The report notes that “Too many people with life-limiting illnesses – as well as those approaching death – spend long periods of time in hospital, in part due to a lack of social or community care. Meanwhile, hospital
admissions are rising to unsustainable levels across the country, something that was made all the more apparent as parts of the NHS risked being overwhelmed during the COVID-19 pandemic.”
Most people want to die at home and most hospital workers would be in favour of much greater home care.
Some of the main obstacles to this include: the weakness of social and familial ties, lack of “coordination and information sharing between health and social care providers”, and inadequate emphasis on professional palliative home care.
Home will not suddenly become a great place to die if it is not a place of flourishing and relationship throughout life. Recognizing this, there is even an organization called the Home Renaissance Foundation that “aims to promote and develop greater recognition of the importance of the work required to create a thriving home.” No amount of funding could eliminate the need for the deep cultural renewal that leads us to spend ourselves on caring for those in our households and families who are dying.
The issue of coordination and information sharing is interesting. A person at the end of his or her life is particularly vulnerable and dependent and may rely on others to see and affirm the way in which the physical, psychological, social, spiritual, etc. dimensions are all integrated in one person. It is difficult enough for someone to do this for him or herself, so how much more complicated is it when multiple persons are providing compartmentalized care and treatments often without knowledge of the others involved.

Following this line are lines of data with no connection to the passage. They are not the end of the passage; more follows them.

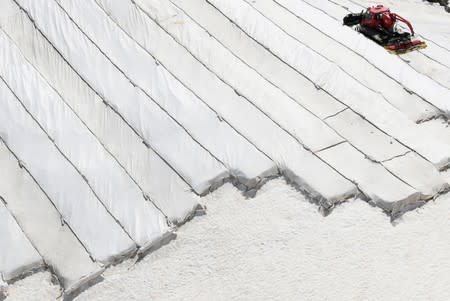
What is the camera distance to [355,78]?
22.5m

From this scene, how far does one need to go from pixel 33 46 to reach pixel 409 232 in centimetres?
1609

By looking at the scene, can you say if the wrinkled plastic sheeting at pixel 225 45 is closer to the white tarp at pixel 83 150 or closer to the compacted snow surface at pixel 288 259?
the compacted snow surface at pixel 288 259

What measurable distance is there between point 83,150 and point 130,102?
2.72 metres

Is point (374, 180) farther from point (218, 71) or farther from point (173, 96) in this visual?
point (173, 96)

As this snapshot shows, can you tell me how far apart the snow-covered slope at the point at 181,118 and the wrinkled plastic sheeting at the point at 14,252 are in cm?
4

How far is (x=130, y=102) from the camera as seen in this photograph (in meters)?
20.9

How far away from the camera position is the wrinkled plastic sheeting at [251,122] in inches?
718

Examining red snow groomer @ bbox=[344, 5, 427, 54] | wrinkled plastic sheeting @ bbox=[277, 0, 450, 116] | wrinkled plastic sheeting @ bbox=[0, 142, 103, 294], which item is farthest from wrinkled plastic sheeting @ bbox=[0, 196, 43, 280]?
red snow groomer @ bbox=[344, 5, 427, 54]

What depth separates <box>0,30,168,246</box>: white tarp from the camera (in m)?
17.3

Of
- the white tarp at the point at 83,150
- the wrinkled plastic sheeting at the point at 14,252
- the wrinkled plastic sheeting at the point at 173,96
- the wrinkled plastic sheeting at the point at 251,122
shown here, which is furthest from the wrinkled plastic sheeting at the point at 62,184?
the wrinkled plastic sheeting at the point at 251,122

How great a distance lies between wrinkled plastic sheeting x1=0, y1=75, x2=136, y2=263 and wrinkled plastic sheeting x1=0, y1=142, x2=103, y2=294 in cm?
24

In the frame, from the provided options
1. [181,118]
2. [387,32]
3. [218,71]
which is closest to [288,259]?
[181,118]

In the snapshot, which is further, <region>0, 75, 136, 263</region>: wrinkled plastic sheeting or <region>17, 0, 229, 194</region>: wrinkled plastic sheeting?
<region>17, 0, 229, 194</region>: wrinkled plastic sheeting

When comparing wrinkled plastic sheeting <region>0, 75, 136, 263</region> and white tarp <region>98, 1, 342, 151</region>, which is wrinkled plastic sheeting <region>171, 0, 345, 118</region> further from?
wrinkled plastic sheeting <region>0, 75, 136, 263</region>
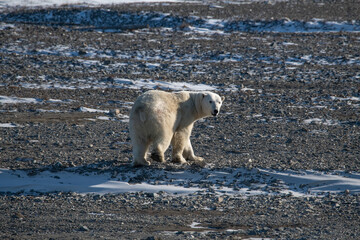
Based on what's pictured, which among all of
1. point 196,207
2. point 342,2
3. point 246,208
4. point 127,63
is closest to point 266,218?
point 246,208

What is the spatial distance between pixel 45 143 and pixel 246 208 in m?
4.56

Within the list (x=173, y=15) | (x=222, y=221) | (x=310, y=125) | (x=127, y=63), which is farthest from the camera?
(x=173, y=15)

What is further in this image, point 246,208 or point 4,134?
point 4,134

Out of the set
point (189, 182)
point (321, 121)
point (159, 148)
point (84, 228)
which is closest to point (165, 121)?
point (159, 148)

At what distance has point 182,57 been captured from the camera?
19.2m

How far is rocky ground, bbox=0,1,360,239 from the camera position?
231 inches

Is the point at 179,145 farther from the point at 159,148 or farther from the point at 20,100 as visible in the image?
the point at 20,100

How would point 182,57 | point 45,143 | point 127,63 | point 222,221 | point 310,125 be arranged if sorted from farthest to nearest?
point 182,57, point 127,63, point 310,125, point 45,143, point 222,221

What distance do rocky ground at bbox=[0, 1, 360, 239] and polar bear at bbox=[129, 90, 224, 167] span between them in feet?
1.24

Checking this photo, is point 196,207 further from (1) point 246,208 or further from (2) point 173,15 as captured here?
(2) point 173,15

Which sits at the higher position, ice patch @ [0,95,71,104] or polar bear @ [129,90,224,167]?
polar bear @ [129,90,224,167]

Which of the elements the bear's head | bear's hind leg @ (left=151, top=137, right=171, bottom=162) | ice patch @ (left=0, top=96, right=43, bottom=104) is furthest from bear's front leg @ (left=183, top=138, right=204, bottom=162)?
ice patch @ (left=0, top=96, right=43, bottom=104)

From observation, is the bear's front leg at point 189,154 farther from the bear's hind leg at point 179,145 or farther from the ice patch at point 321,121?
the ice patch at point 321,121

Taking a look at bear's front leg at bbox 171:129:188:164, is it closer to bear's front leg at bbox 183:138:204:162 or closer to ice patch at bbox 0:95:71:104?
bear's front leg at bbox 183:138:204:162
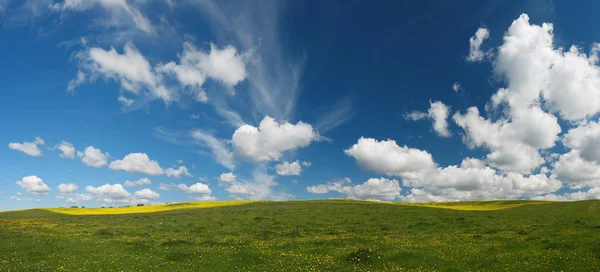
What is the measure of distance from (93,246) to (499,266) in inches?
1220

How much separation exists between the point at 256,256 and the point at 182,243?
963 cm

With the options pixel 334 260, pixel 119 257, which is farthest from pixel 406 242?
pixel 119 257

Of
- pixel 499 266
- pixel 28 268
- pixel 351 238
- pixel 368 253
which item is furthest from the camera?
pixel 351 238

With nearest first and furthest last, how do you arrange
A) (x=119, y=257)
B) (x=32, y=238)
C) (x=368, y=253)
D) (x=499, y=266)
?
(x=499, y=266)
(x=368, y=253)
(x=119, y=257)
(x=32, y=238)

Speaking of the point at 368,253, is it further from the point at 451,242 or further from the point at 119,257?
the point at 119,257

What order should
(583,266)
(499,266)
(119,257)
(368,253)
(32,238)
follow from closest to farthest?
(583,266), (499,266), (368,253), (119,257), (32,238)

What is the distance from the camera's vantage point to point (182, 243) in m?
29.7

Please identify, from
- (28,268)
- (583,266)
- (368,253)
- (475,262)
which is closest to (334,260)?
(368,253)

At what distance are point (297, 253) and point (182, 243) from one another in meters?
11.5

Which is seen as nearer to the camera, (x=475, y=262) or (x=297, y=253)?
(x=475, y=262)

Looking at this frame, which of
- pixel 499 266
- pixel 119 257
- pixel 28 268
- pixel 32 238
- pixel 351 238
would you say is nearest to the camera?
pixel 499 266

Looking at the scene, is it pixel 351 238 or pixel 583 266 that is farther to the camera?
pixel 351 238

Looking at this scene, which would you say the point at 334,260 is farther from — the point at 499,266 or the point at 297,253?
the point at 499,266

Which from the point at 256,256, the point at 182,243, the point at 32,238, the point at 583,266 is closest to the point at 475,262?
the point at 583,266
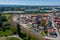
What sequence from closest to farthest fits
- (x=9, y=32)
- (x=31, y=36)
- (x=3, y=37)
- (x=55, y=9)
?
(x=31, y=36), (x=3, y=37), (x=9, y=32), (x=55, y=9)

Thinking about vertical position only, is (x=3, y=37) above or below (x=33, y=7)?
below

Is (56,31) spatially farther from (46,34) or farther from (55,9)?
(55,9)

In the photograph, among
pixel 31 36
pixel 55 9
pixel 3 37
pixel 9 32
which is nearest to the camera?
pixel 31 36

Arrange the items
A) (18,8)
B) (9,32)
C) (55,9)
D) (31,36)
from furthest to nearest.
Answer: (18,8)
(55,9)
(9,32)
(31,36)

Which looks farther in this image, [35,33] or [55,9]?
[55,9]

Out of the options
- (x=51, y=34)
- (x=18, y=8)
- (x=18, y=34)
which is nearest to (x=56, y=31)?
(x=51, y=34)

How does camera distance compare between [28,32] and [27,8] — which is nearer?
[28,32]

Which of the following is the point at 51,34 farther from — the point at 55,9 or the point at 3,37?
the point at 55,9

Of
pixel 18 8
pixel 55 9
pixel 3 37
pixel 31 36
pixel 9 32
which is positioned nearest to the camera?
pixel 31 36

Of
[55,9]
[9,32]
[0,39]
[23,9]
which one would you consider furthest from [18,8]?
[0,39]
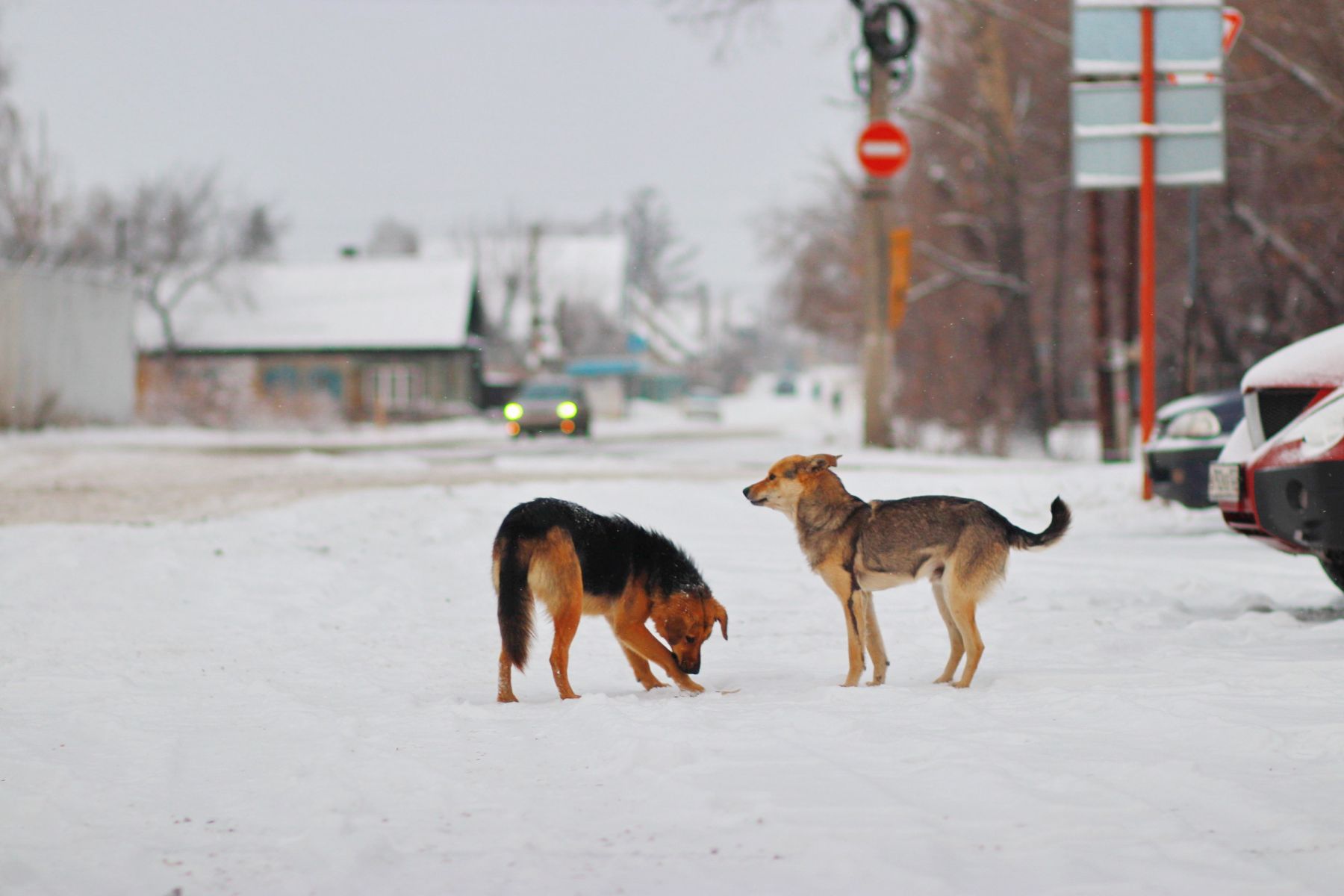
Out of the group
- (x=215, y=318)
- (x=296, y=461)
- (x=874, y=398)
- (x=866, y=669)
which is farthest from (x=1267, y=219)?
(x=215, y=318)

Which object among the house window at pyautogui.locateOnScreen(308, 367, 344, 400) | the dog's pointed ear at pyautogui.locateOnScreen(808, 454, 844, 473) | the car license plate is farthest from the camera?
the house window at pyautogui.locateOnScreen(308, 367, 344, 400)

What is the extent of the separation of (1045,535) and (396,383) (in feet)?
180

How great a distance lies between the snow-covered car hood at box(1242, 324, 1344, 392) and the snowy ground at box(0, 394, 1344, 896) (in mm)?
1385

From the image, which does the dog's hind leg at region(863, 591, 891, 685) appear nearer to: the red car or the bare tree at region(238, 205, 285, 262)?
the red car

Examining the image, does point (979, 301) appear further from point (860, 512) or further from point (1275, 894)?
point (1275, 894)

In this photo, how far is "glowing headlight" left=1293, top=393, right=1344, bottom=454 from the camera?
6.89m

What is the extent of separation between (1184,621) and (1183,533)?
4388 mm

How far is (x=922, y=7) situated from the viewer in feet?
93.8

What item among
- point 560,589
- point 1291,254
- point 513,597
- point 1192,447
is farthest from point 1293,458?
point 1291,254

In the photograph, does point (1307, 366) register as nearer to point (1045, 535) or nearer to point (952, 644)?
point (1045, 535)

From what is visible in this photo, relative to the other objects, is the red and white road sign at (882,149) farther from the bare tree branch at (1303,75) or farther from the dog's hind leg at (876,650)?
the dog's hind leg at (876,650)

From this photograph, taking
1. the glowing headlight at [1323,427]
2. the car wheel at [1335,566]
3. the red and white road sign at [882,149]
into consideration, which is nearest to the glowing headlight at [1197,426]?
the car wheel at [1335,566]

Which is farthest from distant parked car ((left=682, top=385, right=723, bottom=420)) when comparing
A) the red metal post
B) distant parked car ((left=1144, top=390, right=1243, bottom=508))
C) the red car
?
the red car

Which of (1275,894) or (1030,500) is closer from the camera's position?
(1275,894)
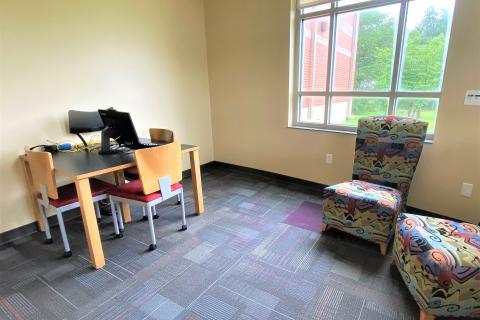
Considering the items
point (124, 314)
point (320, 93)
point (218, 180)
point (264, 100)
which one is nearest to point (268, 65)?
point (264, 100)

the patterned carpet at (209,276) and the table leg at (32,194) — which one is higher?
the table leg at (32,194)


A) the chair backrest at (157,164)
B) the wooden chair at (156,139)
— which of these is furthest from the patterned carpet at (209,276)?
the chair backrest at (157,164)

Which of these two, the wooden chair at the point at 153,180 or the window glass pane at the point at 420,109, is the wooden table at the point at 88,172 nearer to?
the wooden chair at the point at 153,180

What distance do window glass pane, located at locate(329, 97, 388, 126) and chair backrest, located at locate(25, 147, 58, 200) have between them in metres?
2.85

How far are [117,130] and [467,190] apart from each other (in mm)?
3175

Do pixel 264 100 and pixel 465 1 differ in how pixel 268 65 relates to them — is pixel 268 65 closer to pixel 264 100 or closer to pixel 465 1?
pixel 264 100

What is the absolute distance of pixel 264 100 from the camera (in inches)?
143

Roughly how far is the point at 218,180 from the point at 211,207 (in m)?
0.86

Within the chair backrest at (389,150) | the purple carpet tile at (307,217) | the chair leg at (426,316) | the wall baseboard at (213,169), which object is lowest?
the purple carpet tile at (307,217)

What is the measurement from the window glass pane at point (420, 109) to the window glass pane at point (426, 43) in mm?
114

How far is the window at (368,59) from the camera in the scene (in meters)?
2.47

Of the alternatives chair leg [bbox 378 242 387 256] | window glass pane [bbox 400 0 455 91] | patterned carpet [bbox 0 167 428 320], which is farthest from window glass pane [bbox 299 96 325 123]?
chair leg [bbox 378 242 387 256]

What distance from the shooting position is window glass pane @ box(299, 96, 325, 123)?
10.8 feet

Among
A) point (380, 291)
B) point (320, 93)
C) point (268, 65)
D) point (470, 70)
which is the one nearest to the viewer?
point (380, 291)
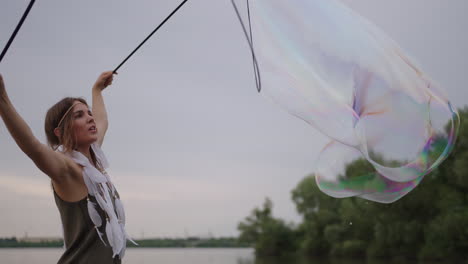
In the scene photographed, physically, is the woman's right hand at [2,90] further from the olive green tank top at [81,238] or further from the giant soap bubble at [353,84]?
the giant soap bubble at [353,84]

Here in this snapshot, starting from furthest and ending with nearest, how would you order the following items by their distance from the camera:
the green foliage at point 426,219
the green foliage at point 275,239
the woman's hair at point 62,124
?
the green foliage at point 275,239 → the green foliage at point 426,219 → the woman's hair at point 62,124

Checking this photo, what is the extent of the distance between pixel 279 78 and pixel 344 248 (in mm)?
38873

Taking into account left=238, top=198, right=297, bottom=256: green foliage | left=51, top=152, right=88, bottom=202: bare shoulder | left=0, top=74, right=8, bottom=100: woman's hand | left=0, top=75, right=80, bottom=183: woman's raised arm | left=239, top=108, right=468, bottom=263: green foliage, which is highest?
left=0, top=74, right=8, bottom=100: woman's hand

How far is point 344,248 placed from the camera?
41531 millimetres

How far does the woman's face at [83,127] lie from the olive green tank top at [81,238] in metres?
0.39

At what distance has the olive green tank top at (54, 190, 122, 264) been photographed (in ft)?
9.48

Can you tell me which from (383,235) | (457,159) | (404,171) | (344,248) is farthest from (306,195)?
(404,171)

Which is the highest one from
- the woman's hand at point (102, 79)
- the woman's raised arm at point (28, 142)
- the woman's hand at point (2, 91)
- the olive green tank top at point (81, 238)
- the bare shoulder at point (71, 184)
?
the woman's hand at point (102, 79)

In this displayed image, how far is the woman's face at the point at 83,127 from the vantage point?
315cm

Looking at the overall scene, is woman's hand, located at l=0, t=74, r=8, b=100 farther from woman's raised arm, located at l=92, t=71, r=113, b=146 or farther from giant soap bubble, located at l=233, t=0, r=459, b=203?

The report also addresses the insufficient training on palliative care:
The Royal College of Nursing’s most recent End of Life Care Survey found that only 1 in 10 nurses felt equipped to deliver good end of life care, citing lack of training as a contributing factor. The latest data for medical student training shows that the average number of hours of palliative care training is around 25 hours and varies greatly between medical schools – as little as 7 hours in some cases.
If even those who are specially trained within the medical profession find themselves ill-equipped to accompany the dying, then there is certainly a poverty of this knowledge and readiness at large.
To understand why people want to die at home, we can ask ourselves what “home” means in this desire. And we can reflect on whether we are actually creating the homes in which we want to die after all.